Assim, “ao poder e à grandeza, Ambrósio honrou a pedagogia divina presente em sua natureza criada, colocada a serviço da correção dos seres humanos por animais e plantas que, a princípio, poderiam parecer prejudiciais e nocivos, sendo, ao contrário, úteis e saudáveis para aquele fim… todos os seres do cosmos, desde o aparentemente mais inútil ao mais nocivo, do mais inofensivo ao mais venenoso, são necessários no conjunto total das criaturas, fornecendo-lhe equilíbrio e harmonia” (CF 99).
SÃO BASÍLIO MAGNO
(SÉCULO IV)
Na obra Aos Jovens, o Bispo da Cesareia valeu-se do exemplo de vida das abelhas para explicar aos jovens o porquê de estudarem conteúdos de origem pagã, repletos de elementos da mitologia greco-romana.

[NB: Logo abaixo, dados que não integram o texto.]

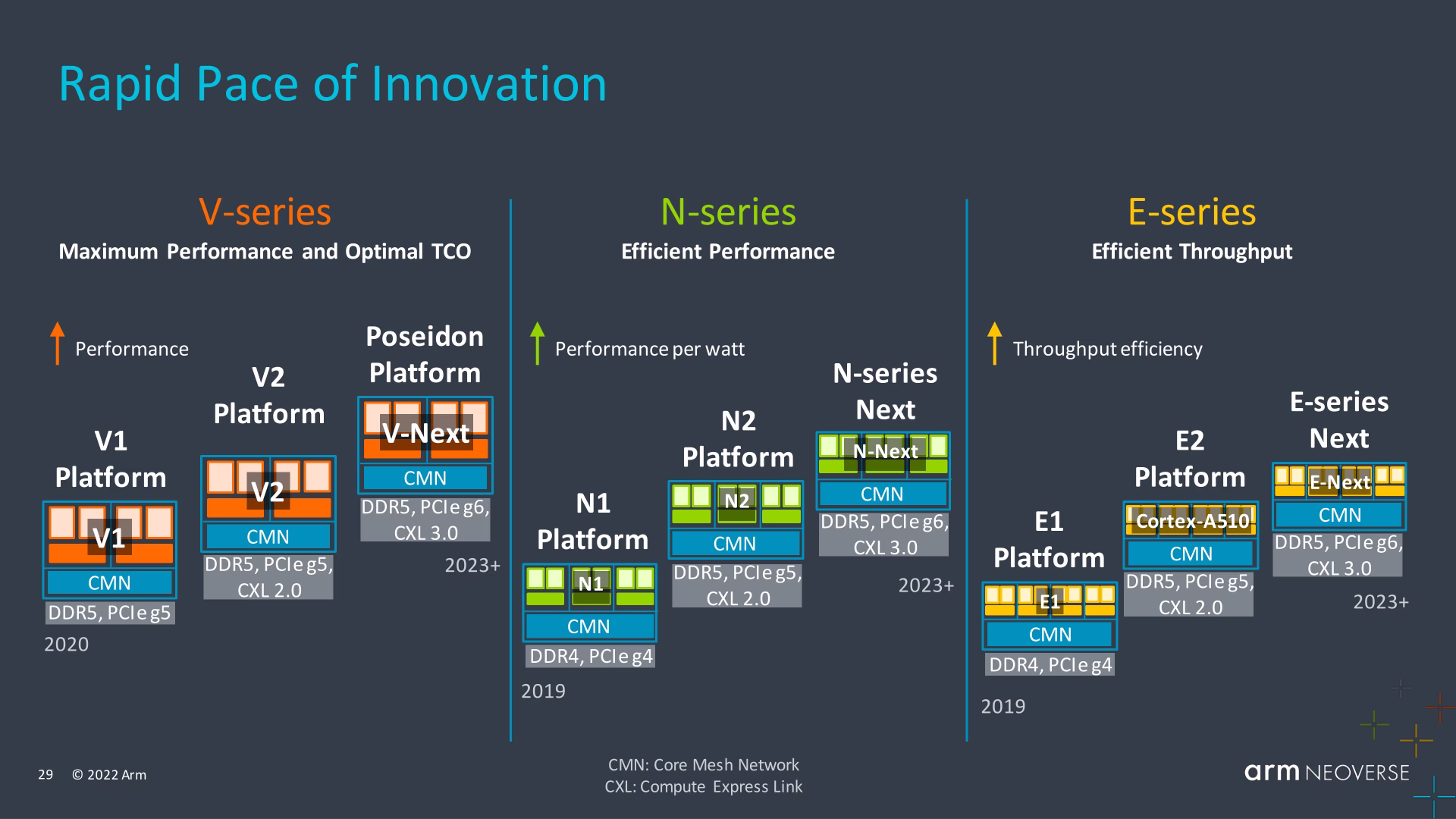 Rapid Pace of Innovation

V-series
Maximum Performance and Optimal TCO

Performance

V1 Platform
V1
CMN
DDR5, PCIe g5
2020

V2 Platform
V2
CMN
DDR5, PCIe g5, CXL 2.0

Poseidon Platform
V-Next
CMN
DDR5, PCIe g6, CXL 3.0
2023+

N-series
Efficient Performance

Performance per watt

N1 Platform
N1
CMN
DDR4, PCIe g4
2019

N2 Platform
N2
CMN
DDR5, PCIe g5, CXL 2.0

N-series Next
N-Next
CMN
DDR5, PCIe g6, CXL 3.0
2023+

E-series
Efficient Throughput

Throughput efficiency

E1 Platform
E1
CMN
DDR4, PCIe g4
2019

E2 Platform
Cortex-A510
CMN
DDR5, PCIe g5, CXL 2.0

E-series Next
E-Next
CMN
DDR5, PCIe g6, CXL 3.0
2023+

29 © 2022 Arm

CMN: Core Mesh Network
CXL: Compute Express Link

arm NEOVERSE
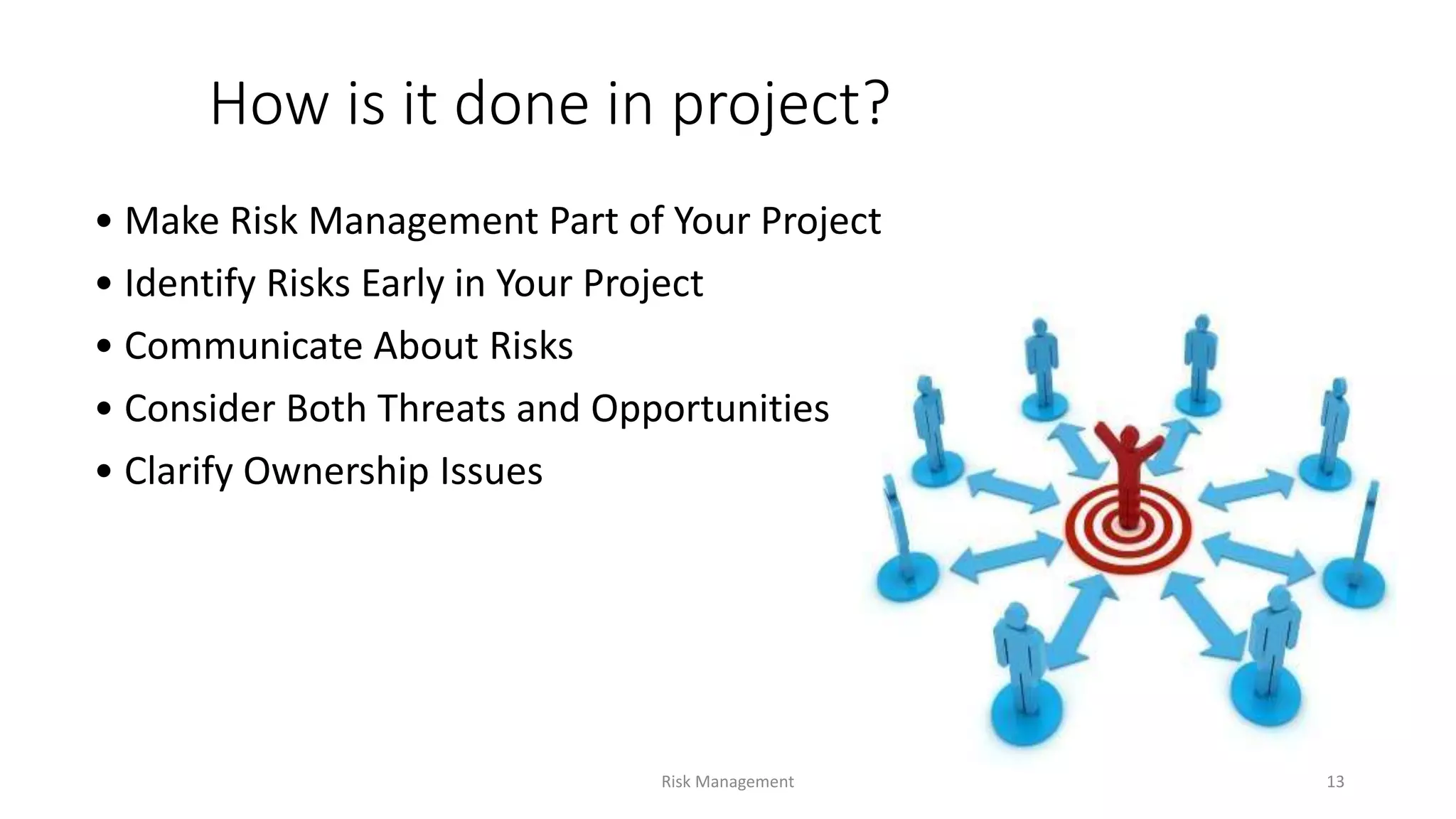 How is it done in project?

• Make Risk Management Part of Your Project
• Identify Risks Early in Your Project
• Communicate About Risks
• Consider Both Threats and Opportunities
• Clarify Ownership Issues

Risk Management

13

“Das flores, contentamo-nos em apreciar suas cores e sentir seu perfume; no entanto, as abelhas delas extraem a substância para produzir o mel. Do mesmo modo, aqueles que nas suas leituras não procuram unicamente o prazer poderão extrair coisas muito úteis para o espírito… após colher nesses livros tudo aquilo que é precioso para o conhecimento da verdade, abandonaremos o resto”.


SANTO AGOSTINHO
(SÉCULOS IV E V)
Em De Genesi adversus Manichaeos (Comentário ao Gênesis contra os Maniqueus), este Doutor da Igreja fala sobre o domínio que o Criador outorgou ao ser humano sobre os animais, para que fosse capaz de domá-los, ao mesmo tempo em que cada homem e cada mulher deve manter o controle sobre as próprias paixões e os movimentos de sua alma.
“Quando diz depois, na ordem dirigida aos primeiros pais, ‘Dominai os peixes do mar, os pássaros do céu e todos os répteis que rastejam sobre a terra’ [Gn 1,28], sem falar da interpretação segundo a qual é claro que o homem pode dominar todos estes animais com a razão, se pode interpretar convenientemente também em sentido figurado, isto é, aquele de manter sob o nosso domínio todas as paixões e movimentos da alma, que possuímos semelhantes àqueles animais, e dominá-los com a temperança e moderação”
Nesse mesmo livro, Santo Agostinho ressalta a semelhança que existe entre as criaturas de Deus e a sintonia entre todos os membros do universo, e que o motivo de tal semelhança é justamente a Sabedoria divina (cf. CF 100).